Many other tests can be found that have documentation in their classes.
### Trace Tests
* [`TracePerfTest`](TracePerfTest.cpp): Runs replays of restricted traces, not
available publicly. To enable, read more in [`RestrictedTraceTests`](../restricted_traces/README.md)
## Understanding the Metrics
* `cpu_time`: Amount of CPU time consumed by an iteration of the test.

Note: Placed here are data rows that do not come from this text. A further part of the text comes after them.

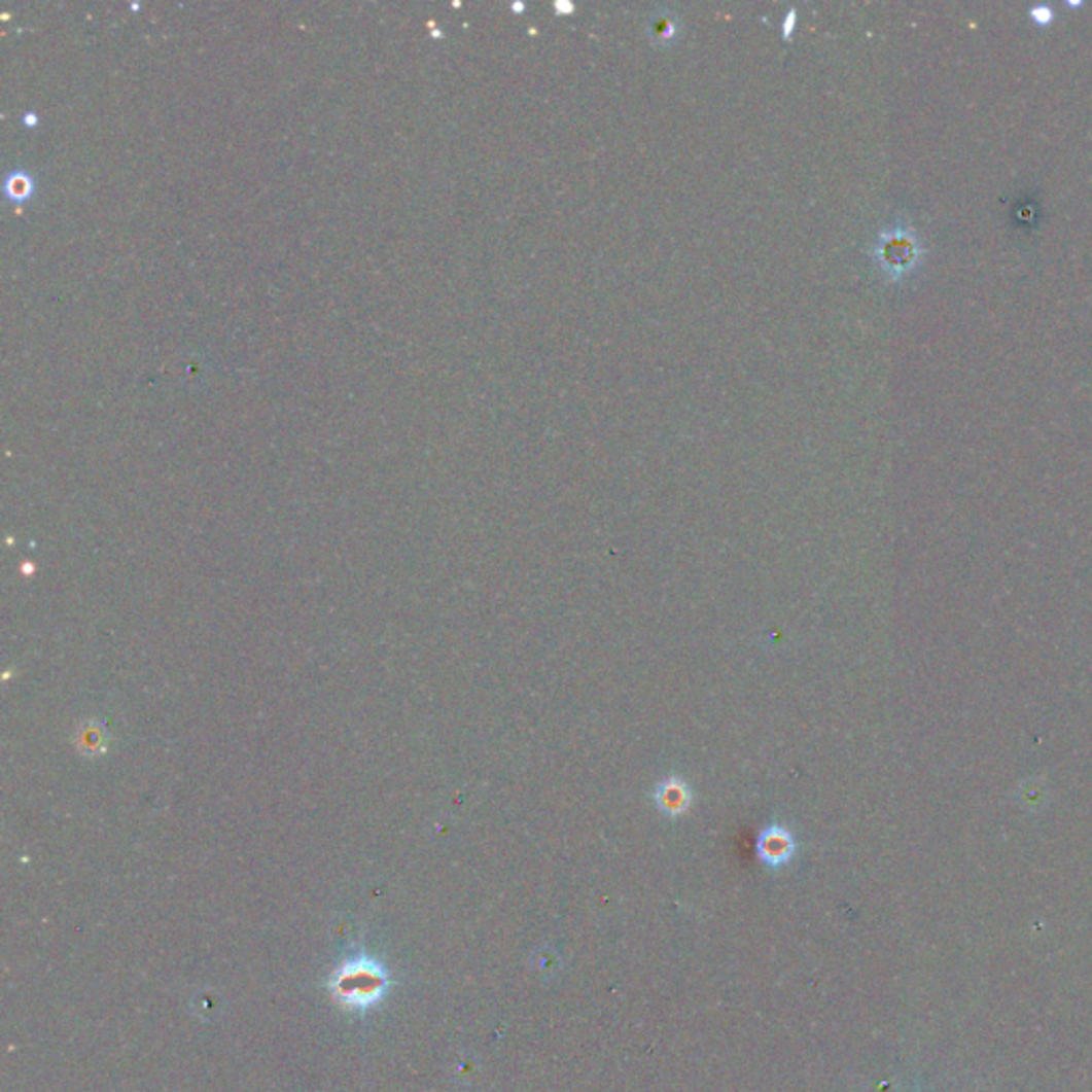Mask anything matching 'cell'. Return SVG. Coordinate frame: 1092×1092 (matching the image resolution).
Returning a JSON list of instances; mask_svg holds the SVG:
<instances>
[{
	"label": "cell",
	"mask_w": 1092,
	"mask_h": 1092,
	"mask_svg": "<svg viewBox=\"0 0 1092 1092\" xmlns=\"http://www.w3.org/2000/svg\"><path fill=\"white\" fill-rule=\"evenodd\" d=\"M694 787L690 781L681 775H668L658 781L654 789V805L656 809L670 819H681L685 817L694 807Z\"/></svg>",
	"instance_id": "277c9868"
},
{
	"label": "cell",
	"mask_w": 1092,
	"mask_h": 1092,
	"mask_svg": "<svg viewBox=\"0 0 1092 1092\" xmlns=\"http://www.w3.org/2000/svg\"><path fill=\"white\" fill-rule=\"evenodd\" d=\"M875 254L885 274L890 278H903L913 268H918L924 248L916 231L909 226H894L881 235Z\"/></svg>",
	"instance_id": "7a4b0ae2"
},
{
	"label": "cell",
	"mask_w": 1092,
	"mask_h": 1092,
	"mask_svg": "<svg viewBox=\"0 0 1092 1092\" xmlns=\"http://www.w3.org/2000/svg\"><path fill=\"white\" fill-rule=\"evenodd\" d=\"M24 186H28L26 177H22V175H13V177H11V182H9V192H11L13 197H22V195L26 192Z\"/></svg>",
	"instance_id": "8992f818"
},
{
	"label": "cell",
	"mask_w": 1092,
	"mask_h": 1092,
	"mask_svg": "<svg viewBox=\"0 0 1092 1092\" xmlns=\"http://www.w3.org/2000/svg\"><path fill=\"white\" fill-rule=\"evenodd\" d=\"M799 853V837L783 823H771L758 837V858L764 867L779 871L787 867Z\"/></svg>",
	"instance_id": "3957f363"
},
{
	"label": "cell",
	"mask_w": 1092,
	"mask_h": 1092,
	"mask_svg": "<svg viewBox=\"0 0 1092 1092\" xmlns=\"http://www.w3.org/2000/svg\"><path fill=\"white\" fill-rule=\"evenodd\" d=\"M1028 15L1037 26H1048V24L1054 22V11L1048 5H1035L1028 11Z\"/></svg>",
	"instance_id": "5b68a950"
},
{
	"label": "cell",
	"mask_w": 1092,
	"mask_h": 1092,
	"mask_svg": "<svg viewBox=\"0 0 1092 1092\" xmlns=\"http://www.w3.org/2000/svg\"><path fill=\"white\" fill-rule=\"evenodd\" d=\"M389 978L387 971L380 966L378 960L367 956L350 958L329 980V990L333 998L346 1010H369L372 1006L387 994Z\"/></svg>",
	"instance_id": "6da1fadb"
}]
</instances>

This is backed by
`GetProcessTimes` on Windows, `getrusage` on Linux/Android, and `zx_object_get_info` on Fuchsia.
* This value may sometimes be larger than `wall_time`. That is because we are summing up the time
on all CPU threads for the test.
* `wall_time`: Wall time taken to run a single iteration, calculated by dividing the total wall
clock time by the number of test iterations.
* For trace tests, each rendered frame is an iteration.
* `gpu_time`: Estimated GPU elapsed time per test iteration. We compute the estimate using GLES
[timestamp queries](https://www.khronos.org/registry/OpenGL/extensions/EXT/EXT_disjoint_timer_query.txt)
at the beginning and ending of each test loop.
* For trace tests, this metric is only enabled in `vsync` mode.